К настоящему времени вопрос о необходимости выработки специальной государственной политики в отношении малочисленных народов не вызывает разногласий ни среди научного сообщества, ни среди управленцев. Что касается ценностных оснований политики и форм взаимодействий между государством и КМН (коренными малочисленными народами), то по этим вопросам единство отсутствует. По мнению автора, в современной России концептуально оформились, как минимум, три императивных подхода к формированию государственной национальной политики в отношении малочисленных этносов Севера: государственно-патерналистский, либерально-рыночный и неотрадиционалистский.
Представители первого, государственно-патерналистского подхода исходят из неспособности малочисленных народов Севера самостоятельно справиться с проблемами адаптации их традиционного уклада к современным социально-экономическим условиям. Сторонники патерналистского подхода (сюда помимо части экспертов относятся представители ассоциаций КМН Севера) выступают за всемерное расширение государственной помощи, прекращение которой повлечет за собой угрозу депопуляции и грозит части этносов полным исчезновением. Реализация государственно-патерналистского подхода к формированию государственной политики в отношении малочисленных этносов во многом зависит от способности лидеров организаций КМН Севера пролоббировать свои интересы во властных институтах.
Сторонники второго, либерально-рыночного подхода (в основном правительственные чиновники федерального уровня) апеллируют к неолиберальным ценностям — рынка, конкуренции, равенства возможностей, как экономически обусловленных условий функционирования современного социума. Обязанности государства состоят в создании инвестиционного климата, поддержке частной инициативы, содействию «встраивания» традиционных промыслов в рыночные реалии. Например, право пользования любыми природными ресурсами должно возникать на основании результатов конкурсов и аукционов. Сторонники либерально-рыночного подхода исходят из ограниченности государственных ресурсов, которые могут быть направлены на поддержку КМН Севера, адресности государственной помощи, недопустимости расширенного толкования этносов, относящихся к коренным малочисленным наро-
дам. Их аргументация находит поддержку как в управленческих кругах, так и у части экспертов, обеспокоенных распространением иждивенческих настроений среди представителей малочисленных народов, в частности, среди молодёжи. Отметим, что в реализуемой государством политике в отношении КМНС либерально-рыночных вектор явно преобладает. В своём выступлении на съезде президент АКМНСС и ДВ С.Н. Харючи отметил, что начиная с 2009 г. из Федерального закона «О рыболовстве и сохранении водных биологических ресурсов» были изъяты нормы о получении рыбопромысловых участков для традиционного рыболовства без проведения конкурса. В результате многие общины лишились права вылавливать рыбу на своих исконных землях, поскольку не смогли выиграть конкурсы у коммерческих предприятий, предложивших наиболее выгодные для государства условия. Вступивший в силу в 2010 году ФЗ «Об охоте и сохранении охотничьих ресурсов» уже не предусматривал возможности закрепления за общинами и иными объединениями народов Севера охотничьих участков для осуществления традиционной охоты [20, с. 4].

- - - -

Задания
1. Ответьте на вопросы по фрагменту о политике в отношении малочисленных народов Севера:
(а) Какие три подхода к формированию государственной национальной политики выделяет автор?
(б) Кто в основном относится к сторонникам либерально-рыночного подхода?
(в) Начиная с какого года из закона о рыболовстве были изъяты нормы о получении рыбопромысловых участков без конкурса?
2. Допишите, пожалуйста, следующую часть фрагмента о государственной политике в отношении малочисленных народов Севера, начав сразу после его последнего предложения.
Следующий далее материал с этим текстом никак не связан.

Исходные данные
- - - -

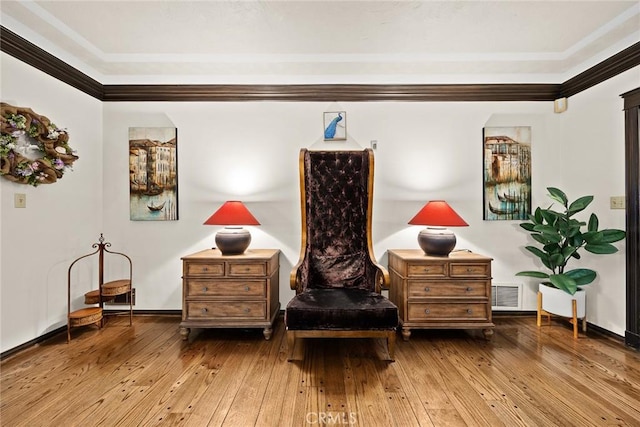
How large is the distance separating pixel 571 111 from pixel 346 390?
136 inches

- - - -

Ожидаемые ответы
1.
(а) Государственно-патерналистский, либерально-рыночный и неотрадиционалистский.
(б) В основном правительственные чиновники федерального уровня.
(в) С 2009 года.

2.
Третий, «неотрадиционалистский» подход, первоначально был сформулирован А.И. Пикой [21, 1996]. Его суть заключается в отказе от ассимиляторской модернизации культуры и образа жизни народов Севера, предоставление им правовой и экономической поддержки, свободы для самостоятельного развития экономики, культуры и самоуправления в современных экономических условиях. Основной целью государственной политики, по мнению «неотрадиционалистов», должен стать переход к экономической самостоятельности и национально-территориальному (общинному) самоуправлению малочисленных народов, становление их как действительных субъектов социального, экономического и культурного развития. Неотрадиционализм предполагает возвращение коренных северян к исконным занятиям, которые могут обеспечить их существование, — охоте, рыболовству, оленеводству и ремёслам. В политической сфере «неотрадиционалисты» настаивают на прямых отношениях «Центр — народы Севера». По их мнению, оставлять проблемы малочисленных народов Севера в исключительной компетенции администрации краёв, областей, округов — нецелесообразно и недальновидно.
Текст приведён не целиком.